Opinião: Dores do mundo

Luiz Gonzaga Fenelon Negrinho (de Passos/MG)

Opinião: Dores do mundo
Luiz Gonzaga Fenelon Negrinho é advogado.)




Em meio a vícios e virtudes, entre mentiras, dúvidas e verdades, na mídia rola todo tipo de publicidade sobre medicamentos para acabar com a dor. Quando se pergunta, no jogo da inconveniência: das dores, qual a pior?

         Não se sabe ao certo. Cada caso é um caso, cada organismo reage de um jeito, entre muitos fatores no mundo da vida que teima seguir em frente.

         A dor do parto é dura, dizem as mulheres em santa e bendita concepção. Pedreira de se aguentar são as pedras nos rins, que não ficam fora. Quem sabe, cólica biliar. Ainda, no choro de todos os bucos, a dor de dente. Se acontecer no período da noite, periga ser absorvido o álcool que não se toma.

         Existem outras, bem piores, de igual importância e preocupação. Dor é desagradável, incomoda. A qualquer tempo e modo, melhor é não ter.

         Os nazistas – na maluquice doida de tentar criar a raça ariana, a suposta raça pura da espécie humana, faziam testes em humanos. Pretendiam avaliar a intensidade da dor, com a tradicional escala de 0 a 10. Zero, sem dor; 10 a mais intensa. E na estultice do ridículo se perderam no embaraço pseudocientífico e histórico.

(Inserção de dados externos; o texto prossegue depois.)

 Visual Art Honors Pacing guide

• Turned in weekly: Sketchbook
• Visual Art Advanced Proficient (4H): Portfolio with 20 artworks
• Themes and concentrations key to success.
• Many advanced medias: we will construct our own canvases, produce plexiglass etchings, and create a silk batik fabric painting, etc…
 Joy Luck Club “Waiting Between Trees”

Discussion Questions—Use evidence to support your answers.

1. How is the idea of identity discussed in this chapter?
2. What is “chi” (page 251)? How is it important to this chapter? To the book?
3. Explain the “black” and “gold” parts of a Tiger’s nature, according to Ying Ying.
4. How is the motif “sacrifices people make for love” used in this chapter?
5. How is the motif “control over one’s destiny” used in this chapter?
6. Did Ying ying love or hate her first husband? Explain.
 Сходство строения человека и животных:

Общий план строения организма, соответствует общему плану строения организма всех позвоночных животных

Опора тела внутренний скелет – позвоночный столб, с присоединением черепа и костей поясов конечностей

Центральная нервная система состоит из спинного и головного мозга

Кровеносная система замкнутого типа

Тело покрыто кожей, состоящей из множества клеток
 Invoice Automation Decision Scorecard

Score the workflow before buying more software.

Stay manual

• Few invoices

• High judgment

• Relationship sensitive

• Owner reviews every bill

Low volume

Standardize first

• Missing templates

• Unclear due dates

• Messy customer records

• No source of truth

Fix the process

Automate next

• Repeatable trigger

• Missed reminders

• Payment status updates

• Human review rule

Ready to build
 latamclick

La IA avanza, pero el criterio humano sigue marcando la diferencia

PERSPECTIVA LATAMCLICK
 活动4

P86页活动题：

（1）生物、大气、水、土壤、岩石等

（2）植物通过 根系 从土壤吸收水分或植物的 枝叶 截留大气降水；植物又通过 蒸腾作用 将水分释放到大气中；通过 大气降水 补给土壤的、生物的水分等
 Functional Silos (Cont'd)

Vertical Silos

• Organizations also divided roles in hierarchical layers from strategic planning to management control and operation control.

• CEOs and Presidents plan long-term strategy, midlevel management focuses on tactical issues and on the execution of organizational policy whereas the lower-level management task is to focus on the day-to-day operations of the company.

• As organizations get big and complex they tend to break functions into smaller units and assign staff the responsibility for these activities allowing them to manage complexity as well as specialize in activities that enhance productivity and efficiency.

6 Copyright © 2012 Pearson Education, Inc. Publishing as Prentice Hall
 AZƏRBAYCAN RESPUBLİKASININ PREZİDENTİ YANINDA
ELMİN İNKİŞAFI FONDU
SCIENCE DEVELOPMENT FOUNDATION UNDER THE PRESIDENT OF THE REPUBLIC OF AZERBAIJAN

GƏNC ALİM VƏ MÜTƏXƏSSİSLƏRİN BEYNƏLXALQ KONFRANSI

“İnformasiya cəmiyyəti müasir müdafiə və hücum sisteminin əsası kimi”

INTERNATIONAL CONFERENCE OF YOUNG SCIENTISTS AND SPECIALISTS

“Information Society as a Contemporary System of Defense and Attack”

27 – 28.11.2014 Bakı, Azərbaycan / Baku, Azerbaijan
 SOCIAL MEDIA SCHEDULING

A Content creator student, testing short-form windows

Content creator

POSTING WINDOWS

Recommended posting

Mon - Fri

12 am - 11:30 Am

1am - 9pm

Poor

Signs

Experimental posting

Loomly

         Quando resolvem, nas Minas Gerais, mais precisamente num bar em Unaí, exibir o símbolo da suástica, fato que acabou virando caso de polícia. Burrice também pode, mas dói. Ambos os lados, na incompetência da validade parelha.

         Dos nazistas, no óbvio, não se chegou a nenhum resultado conclusivo. Para a Associação Internacional para o Estudo da Dor, “a dor é a experiência sensorial e emocional desagradável”. A dor continua doída, sem poder estimativo. Cada um sofre como pode e aguenta. Na demão, para santa e protetora oferta, um cobertor no limite. E saber que Deus não dá frio algum para solapar nem sequer corações!

         Interessante a questão da dor. Pelo lado psicossocial, pelo que se sabe, ninguém avaliou a intensidade da dor da fome e da miséria, da separação do ente querido, a dor do desprezo, da humilhação, a dor da desilusão, da incompreensão. É tormentoso.

         Pois é isso. Nas andanças e enxaquecas da vida, passamos por dores que nenhum remédio do melhor laboratório farmacêutico do mundo pode se sobrepor e fazer frente às angústias do cotidiano.

         No exemplo de dias passantes e comuns, a doméstica Fátima sai de seu barraco em Paraisópolis às quatro da manhã para trabalhar. Toma duas conduções para ir e três para voltar. O destino é o mesmo. De segunda a sexta, centro nervoso de São Paulo, onde presta serviços numa casa num condomínio chique.

         Na semana passada, ao adentrar à praça que dá acesso ao Terminal em que pegaria sua primeira condução, deparou-se com um maníaco sexual. De posse de uma faca, o facínora arrastou-a para um local ermo e, mediante ameaça de morte, manteve com a pobre mulher conjunção carnal. 

         Depois do episódio, em estado de choque, sem chão e estrelas para nelas se apoiar, não tendo a quem recorrer, voltou para casa sem o celular, sem a bolsa, sem os míseros reais nela contidos e sem os documentos. Agora, pela dureza da sorte, é mais do que um ser humano na desordem do anonimato.

         Depois do susto, pela insistência de amigos e vizinhos foi à Delegacia da Mulher prestar queixa, após o que ao hospital tomar o coquetel antiaids. Não pôde ir a nenhum outro lugar para aplacar a ira do desassossego do trauma. Esse não. Terá de conviver para o resto dos seus dias.

         Na escala de 0 a dez, qual será a dor de Fátima, casada, marido doente por bebida, mãe de três filhos (um especial), ter que passar por deprimente situação, sem dó, muita dor e nenhuma piedade?

         Não há remédio eficaz. E tampouco para neutralizar a escalada da violência no âmbito da sociedade brasileira, recorrente tema das reformas estruturais. E longe de pensar que medidas de exceção servem como resposta para coibir a onda crescente dos crimes no Brasil. Pelo contrário, nas vertentes de implacáveis dores, outra perigosa consequência no cotidiano da sociedade. 

         Por caminhares e andejares confusos da humanidade, no combate aos males existentes no mundo, recomendável como remédio o escudo do amor [e o respeito] como fonte e poder de cura. Mesmo porque a essência do sentimento maior continua sendo matéria-prima da natureza divina. Por que deles – o amor e o respeito – não se fazer uso nos dias de cada dia?